My godfather now rests in peace, away from all the things he never had. All he had to do was to ask and it would have been given to him. I’m angry at him for that as we would have done anything we could. Simply because we loved him. For no other reason than that. He could have saved himself, but he needed love so badly that he just couldn’t take it. That need drove him, fuelled the bottle against his lips and eventually killed him. This was no fairy tale or self-help book, it is real life. We are real people, with real hearts and real needs. He was no exception as a human being.
A week before he died i wrote to him and told him to go to his father’s bedside. The instructions i gave him were to look him in the eyes, forgive him, and release him from his debt. I’m told it caused a lot of uproar and a lot of tears, and that Murray’s last words about me were that i was so like my grandfather. We all prayed that he would have the chance to forgive him before the cancer took him, and Murray had finally agreed to go and see him.
God did not take either of them – don’t be lulled into that trap. In my faith there is a God who is loving enough to lay down his inconceivable power and let us idiot monkeys overrule him. All the prayer in the world cannot override a person’s free will and choice. Murray death was a consequence of the choices he made, and the things in our lives are consequences of the choices and agreements we have made. It is never, ever too late to reverse those choices and start again no matter how long it has been.
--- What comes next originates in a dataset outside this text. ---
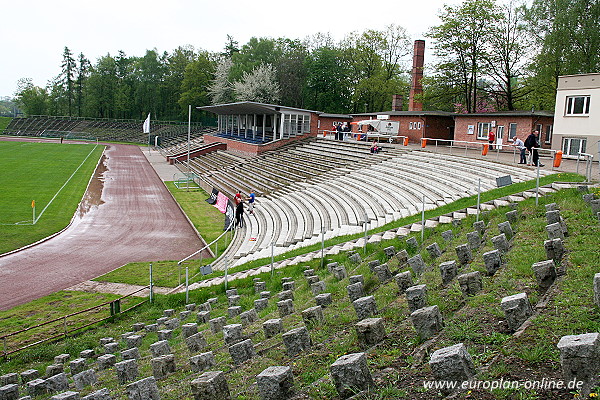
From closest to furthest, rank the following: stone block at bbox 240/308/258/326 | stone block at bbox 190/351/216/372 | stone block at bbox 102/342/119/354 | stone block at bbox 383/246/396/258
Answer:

The only certainty we have is that if we think there will be a day someday when it will be the right time, it will never come and we will always be too late.
- We admitted we were powerless - that our lives had become unmanageable.
- We came to believe that a Power greater than ourselves could restore us to sanity.
- We made a decision to turn our will and our lives over to the care of God as we understood God.
- We made a searching and fearless moral inventory of ourselves.
- We admitted to God, to ourselves and to another human being the exact nature of our wrongs.
- We were entirely ready to have God remove all these defects of character.
- We humbly asked God to remove our shortcomings.
- We made a list of all persons we had harmed, and became willing to make amends to them all.
- We made direct amends to such people wherever possible, except when to do so would injure them or others.
- We continued to take personal inventory and when we were wrong promptly admitted it.
- We sought through prayer and meditation to improve our conscious contact with God as we understood God, praying only for knowledge of God’s will for us and the power to carry that out.
- Having had a spiritual awakening as the result of these steps, we tried to carry this message to others, and to practice these principles in all our affairs.
And the one part of the Prodigal Son parable i never saw. The Father saw him a long way off, which meant *he was looking* for his son because his heart was so desperate to see him again - searching and waiting for him to come back. There was no judgement, only the most incredible love. Love Murray never knew because he never walked towards it or was too scared to ask himself where he could find it.
“But while he was still a long way off, his father saw him and was filled with compassion for him; he ran to his son, threw his arms around him and kissed him. “The son said to him, ‘Father, I have sinned against heaven and against you. I am no longer worthy to be called your son.”